Kefen olarak ilk seçilen kumaş Hz. Ebu Bekir (ra)’ın oğlu Abdullah’ın Yemen dokuması şalıydı. Ama sonra bu değiştirildi ve üç parça beyaz pamuklu bezden kefen yapıldı.
Yıkanıp kefenlendikten sonra Allah Resûlü’nün nereye defnedileceği sorunu ortaya çıktı. Hz. Ebu Bekir (ra): “Peygamber nerede vefat ederse oraya defnedilir” dedi. Nitekim Allah Resûlü’nün mübarek naaşı kaldırılıp altındaki yatak çekilerek Hz. Aişe’nin odasındaki yatağın bulunduğu yere mezar kazılması kararlaştırıldı. Hz. Aişe (ra) şöyle der: “Hz. Peygamber açık bir alanda defnedilmedi. Çünkü O, son anlarında aşırı sevgiden dolayı insanların mezarını da mabede çevirmelerinden endişe ediyordu. Açık alanda halkın yanlış davranışlarının kontrol edilmesi zor olduğundan odanın içinde defnedildi.

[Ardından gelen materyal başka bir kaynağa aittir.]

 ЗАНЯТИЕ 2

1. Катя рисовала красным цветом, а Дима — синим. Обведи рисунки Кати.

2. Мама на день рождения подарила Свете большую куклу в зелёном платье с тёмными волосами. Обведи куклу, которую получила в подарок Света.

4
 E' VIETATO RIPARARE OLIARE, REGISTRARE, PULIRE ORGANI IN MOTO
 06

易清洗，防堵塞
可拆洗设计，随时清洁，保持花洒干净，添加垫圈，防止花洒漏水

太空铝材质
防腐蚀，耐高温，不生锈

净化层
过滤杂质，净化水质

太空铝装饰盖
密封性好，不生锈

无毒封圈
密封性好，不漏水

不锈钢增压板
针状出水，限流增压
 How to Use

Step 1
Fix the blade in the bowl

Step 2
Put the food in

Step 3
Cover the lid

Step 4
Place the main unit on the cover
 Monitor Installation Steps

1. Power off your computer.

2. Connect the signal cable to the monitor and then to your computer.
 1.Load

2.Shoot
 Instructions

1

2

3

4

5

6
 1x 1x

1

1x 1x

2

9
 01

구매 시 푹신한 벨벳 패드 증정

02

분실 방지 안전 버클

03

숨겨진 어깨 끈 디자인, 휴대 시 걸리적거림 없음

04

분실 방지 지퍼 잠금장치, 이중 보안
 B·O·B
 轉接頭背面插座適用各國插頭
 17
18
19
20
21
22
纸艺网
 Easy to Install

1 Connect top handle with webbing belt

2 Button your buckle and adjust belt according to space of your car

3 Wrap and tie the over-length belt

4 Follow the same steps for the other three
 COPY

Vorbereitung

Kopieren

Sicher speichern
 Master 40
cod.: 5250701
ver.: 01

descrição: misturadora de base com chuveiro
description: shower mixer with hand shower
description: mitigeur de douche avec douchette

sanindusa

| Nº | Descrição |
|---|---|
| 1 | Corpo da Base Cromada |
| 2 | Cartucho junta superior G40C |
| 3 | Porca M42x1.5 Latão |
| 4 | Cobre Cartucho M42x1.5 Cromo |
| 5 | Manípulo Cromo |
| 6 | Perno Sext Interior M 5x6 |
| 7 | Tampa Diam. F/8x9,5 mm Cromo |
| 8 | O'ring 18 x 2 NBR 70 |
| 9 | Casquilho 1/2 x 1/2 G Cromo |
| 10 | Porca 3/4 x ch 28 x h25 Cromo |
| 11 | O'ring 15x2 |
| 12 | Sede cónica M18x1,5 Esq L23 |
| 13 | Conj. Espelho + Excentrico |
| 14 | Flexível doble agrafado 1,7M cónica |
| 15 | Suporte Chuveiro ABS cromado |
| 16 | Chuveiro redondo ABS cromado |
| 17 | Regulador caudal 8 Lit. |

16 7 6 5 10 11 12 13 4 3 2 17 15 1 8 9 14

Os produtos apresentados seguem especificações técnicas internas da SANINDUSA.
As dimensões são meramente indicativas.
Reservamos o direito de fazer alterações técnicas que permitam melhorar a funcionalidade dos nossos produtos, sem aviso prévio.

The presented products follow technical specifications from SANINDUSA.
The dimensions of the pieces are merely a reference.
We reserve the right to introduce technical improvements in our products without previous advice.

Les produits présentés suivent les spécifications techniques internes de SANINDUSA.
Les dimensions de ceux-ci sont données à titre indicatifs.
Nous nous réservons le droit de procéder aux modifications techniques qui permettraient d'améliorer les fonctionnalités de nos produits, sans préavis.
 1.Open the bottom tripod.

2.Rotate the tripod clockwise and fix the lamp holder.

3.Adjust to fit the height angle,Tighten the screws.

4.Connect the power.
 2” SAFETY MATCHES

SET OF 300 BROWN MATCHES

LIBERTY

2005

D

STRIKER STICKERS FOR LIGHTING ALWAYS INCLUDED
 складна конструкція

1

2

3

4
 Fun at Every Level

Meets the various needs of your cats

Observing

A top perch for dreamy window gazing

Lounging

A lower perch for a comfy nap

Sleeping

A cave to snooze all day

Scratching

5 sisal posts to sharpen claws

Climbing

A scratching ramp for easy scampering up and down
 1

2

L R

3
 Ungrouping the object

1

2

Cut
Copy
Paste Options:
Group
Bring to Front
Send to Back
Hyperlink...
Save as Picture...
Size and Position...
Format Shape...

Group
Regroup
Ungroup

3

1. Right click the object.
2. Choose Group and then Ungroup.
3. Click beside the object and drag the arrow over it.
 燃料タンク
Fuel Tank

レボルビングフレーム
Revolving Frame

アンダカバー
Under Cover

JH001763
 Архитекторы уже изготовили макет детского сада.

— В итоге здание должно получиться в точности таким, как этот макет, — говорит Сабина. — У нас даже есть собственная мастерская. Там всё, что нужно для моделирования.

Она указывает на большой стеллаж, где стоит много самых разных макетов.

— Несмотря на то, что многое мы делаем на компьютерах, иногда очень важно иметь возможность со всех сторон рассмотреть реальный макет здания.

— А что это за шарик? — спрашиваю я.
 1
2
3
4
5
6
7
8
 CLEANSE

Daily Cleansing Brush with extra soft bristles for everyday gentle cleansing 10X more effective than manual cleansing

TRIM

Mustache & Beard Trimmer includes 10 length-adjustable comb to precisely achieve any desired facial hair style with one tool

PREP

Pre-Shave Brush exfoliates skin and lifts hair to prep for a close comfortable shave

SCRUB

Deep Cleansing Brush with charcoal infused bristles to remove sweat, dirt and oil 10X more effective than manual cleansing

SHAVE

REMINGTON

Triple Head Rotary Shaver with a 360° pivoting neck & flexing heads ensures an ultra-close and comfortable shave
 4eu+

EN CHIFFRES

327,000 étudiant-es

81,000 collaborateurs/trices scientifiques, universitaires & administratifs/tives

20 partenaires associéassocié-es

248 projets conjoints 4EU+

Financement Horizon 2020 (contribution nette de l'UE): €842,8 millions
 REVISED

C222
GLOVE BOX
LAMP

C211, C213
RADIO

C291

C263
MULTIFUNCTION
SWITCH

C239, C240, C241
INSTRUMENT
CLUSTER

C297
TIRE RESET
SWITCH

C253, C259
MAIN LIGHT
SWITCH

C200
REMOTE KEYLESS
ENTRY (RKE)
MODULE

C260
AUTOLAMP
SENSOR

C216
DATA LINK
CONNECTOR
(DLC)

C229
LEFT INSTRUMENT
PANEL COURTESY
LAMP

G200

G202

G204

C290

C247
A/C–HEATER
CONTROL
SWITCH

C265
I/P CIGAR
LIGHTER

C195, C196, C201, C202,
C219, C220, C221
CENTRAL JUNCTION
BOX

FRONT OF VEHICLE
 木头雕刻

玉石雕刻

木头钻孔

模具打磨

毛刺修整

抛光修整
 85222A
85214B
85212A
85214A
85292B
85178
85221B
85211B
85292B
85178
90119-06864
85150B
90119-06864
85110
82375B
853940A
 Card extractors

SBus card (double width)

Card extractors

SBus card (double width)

Medine’de iki kişi mezar kazmakta ustaydı. Bunlar Ebu Ubeyde b. Cerrah ve Ebu Talha (ra) idi. Ebu Ubeyde (ra), Mekkeliler’in adetlerine göre sandık biçiminde mezar kazardı. Ebu Talha ise, Medine adetine uygun lahit biçiminde mezar kazardı, insanlar mezarın kazılma şekli üzerinde ihtilaf ettiler. Hz. Ömer, “İhtilaf doğru değil, her ikisine birer adam gönderilsin, kim önce gelirse o kazsın” dedi. İnsanlar bu görüşü beğendi. Nitekim Abbas (ra) ikisine de birer adam gönderdi. Ebu Ubeyde (ra) evde yoktu. Ebu Talha geldi ve Medine tarzına göre lahit biçiminde mezar kazdı. Mezarın dibindeki toprak ıslak olduğundan Hz. Peygamber sallallahu aleyhi vesellem’in üzerinde vefat ettiği yatak, mezarın içine serildi.
Cenaze hazırlanınca insanlar üşüştü. Cenaze odanın içinde olduğundan insanlar küçük gruplar halinde içeri girerek namaz kılıyorlardı. Önce erkekler, sonra kadınlar daha sonra çocuklar namazı kıldılar. Ama imam yoktu.
insanlığın efendisinin sayılmayacak kadar güzel huylarmı içinde taşıyan, yeryüzünde benzeri bulunmayan yüce karakterini sinesinde taşıyan, meleklerin küçükken yıkayıp temizlediği, büyüdüğünde Allah’ın kendi nuruyla aydınlattığı o mübarek vücûdunu, Hz. Ali (ra), Fadl b. As (ra), Üsâme b. Zeyd (ra) ve Abdurrah-man b. Avf (ra) kabre indirdiler.